Firms face challenge from health food fads

The current consumer enthusiasm for healthier eating is creating a challenge for food companies.
According to a new report from JPMorgan, firms are unsure whether to continue with high margin products that are not deemed so healthy as the narrow margin wellness foods.
A research report entitled Obesity: Re-shaping the food industry, says that profitability of most food products considered to be healthy, such as water, soy, fruit and vegetables, is well below average.
As a compromise, companies are tending to reformulate existing products by reducing fat, for example, with low calorie labelling to attract consumers.
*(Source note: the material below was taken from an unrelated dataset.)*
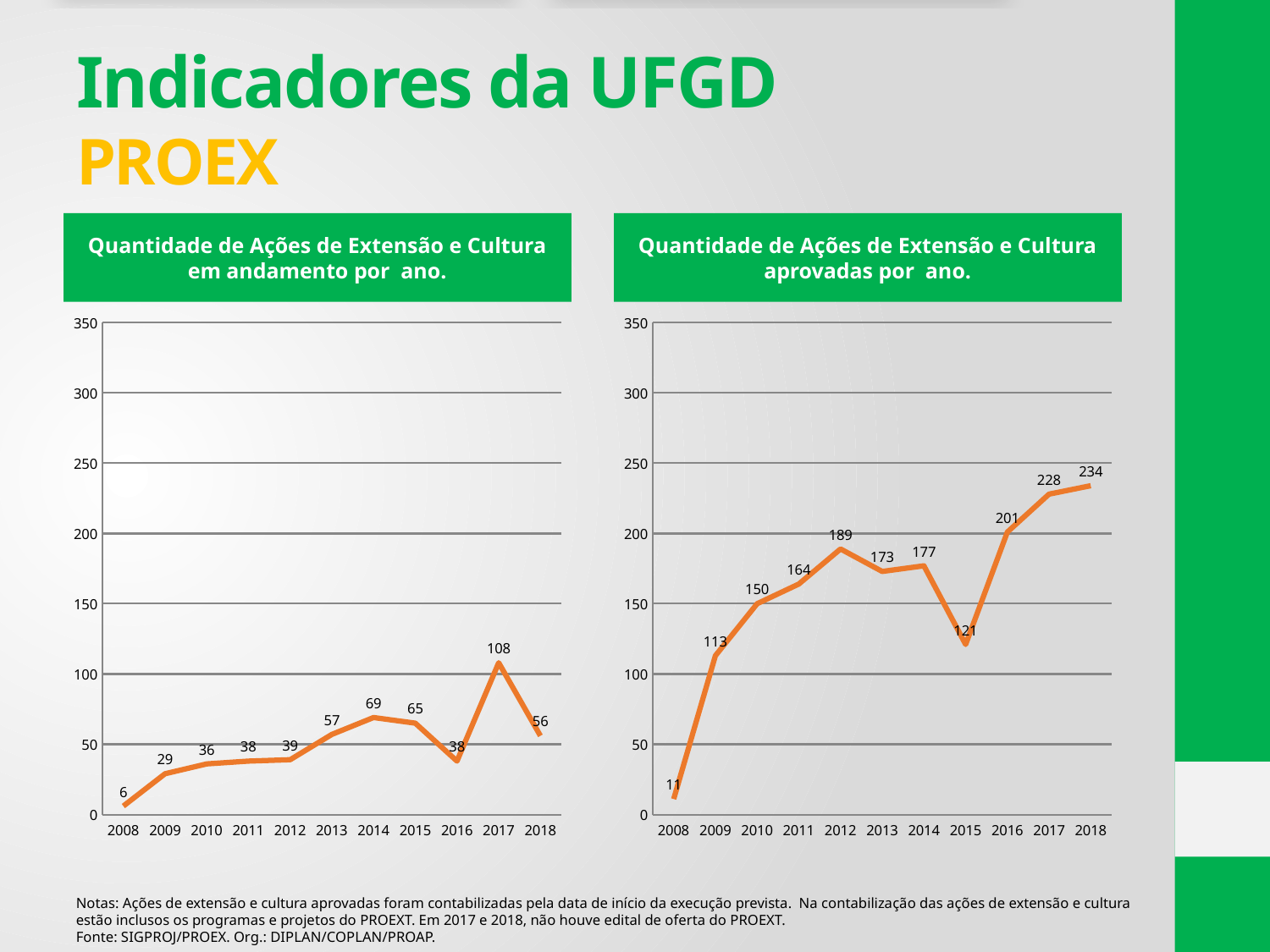
In the chart 'Quantidade de Ações de Extensão e Cultura em andamento por ano', what is the value for 2017? 108 In the chart 'Quantidade de Ações de Extensão e Cultura aprovadas por ano', do the values rise or fall from 2015 to 2018? Rise In the chart 'Quantidade de Ações de Extensão e Cultura aprovadas por ano', what is the value for 2015? 121 In the chart 'Quantidade de Ações de Extensão e Cultura em andamento por ano', which year has the lowest value? 2008 In the chart 'Quantidade de Ações de Extensão e Cultura em andamento por ano', which is larger, the value for 2014 or the value for 2016? 2014 In the chart 'Quantidade de Ações de Extensão e Cultura em andamento por ano', what is the value for 2013? 57 How many years are plotted in the chart 'Quantidade de Ações de Extensão e Cultura aprovadas por ano'? 11 In the chart 'Quantidade de Ações de Extensão e Cultura aprovadas por ano', what is the difference between the values for 2018 and 2008? 223 In the chart 'Quantidade de Ações de Extensão e Cultura aprovadas por ano', is the value for 2016 greater or less than 150? greater In the chart 'Quantidade de Ações de Extensão e Cultura aprovadas por ano', which year has the highest value? 2018 In the chart 'Quantidade de Ações de Extensão e Cultura em andamento por ano', what is the difference between the values for 2017 and 2018? 52 What kind of chart is 'Quantidade de Ações de Extensão e Cultura em andamento por ano'? Line chart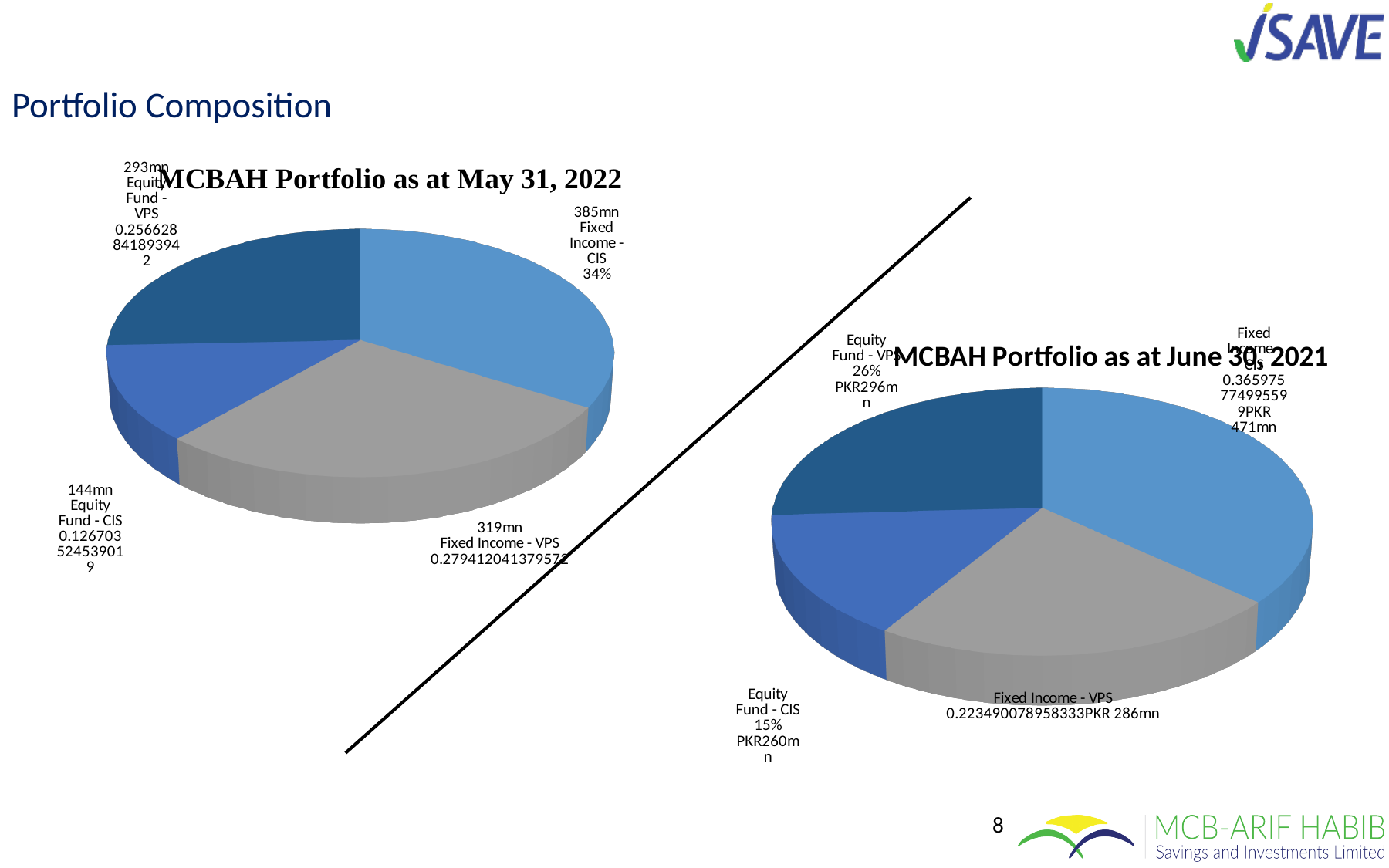
In the MCBAH Portfolio as at May 31, 2022 chart, which category has the smallest slice? Equity Fund - CIS In the MCBAH Portfolio as at June 30, 2021 chart, which is larger, Equity Fund - VPS or Fixed Income - VPS? Equity Fund - VPS In the MCBAH Portfolio as at May 31, 2022 chart, what is the value for Equity Fund - CIS? 144mn In the MCBAH Portfolio as at June 30, 2021 chart, what percentage share does Equity Fund - CIS have? 15% In the MCBAH Portfolio as at June 30, 2021 chart, what is the value for Fixed Income - CIS? PKR 471mn In the MCBAH Portfolio as at May 31, 2022 chart, which category has the largest slice? Fixed Income - CIS In the MCBAH Portfolio as at May 31, 2022 chart, what percentage share does Fixed Income - CIS have? 34% In the MCBAH Portfolio as at May 31, 2022 chart, what is the value for Fixed Income - CIS? 385mn In the MCBAH Portfolio as at May 31, 2022 chart, what is the difference between Fixed Income - CIS and Equity Fund - CIS? 241mn What type of chart is the MCBAH Portfolio as at May 31, 2022 chart? Pie chart In the MCBAH Portfolio as at May 31, 2022 chart, what is the value for Fixed Income - VPS? 319mn How many slices does the MCBAH Portfolio as at June 30, 2021 chart have? 4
The report, commissioned by United Nations asset managers, sets out three ways companies might make improvements, such as high pricing of products that can make health claims; lowering the cost of reformulated products; and reducing packaging size while keeping or slightly lowering the retail price.
However, the author Arnaud Langois expects new EU regulations on nutrition and health claims on food will make it more expensive to launch wellbeing products.
In addition, Langois says,“Makers of soft drinks, ice cream, confectionery and snacks will be unable to make health claims, while ready to eat cereals, fruit juice and medicated sweets may be excluded due to their high sugar content.
Companies will have to invest heavily in research and development to convince
legislators that product merits health food claims.
Langois predicts the associated expenses will favour a handful of large companies with matching budgets,such as Danone, Nestle, Campbell and Dean Foods.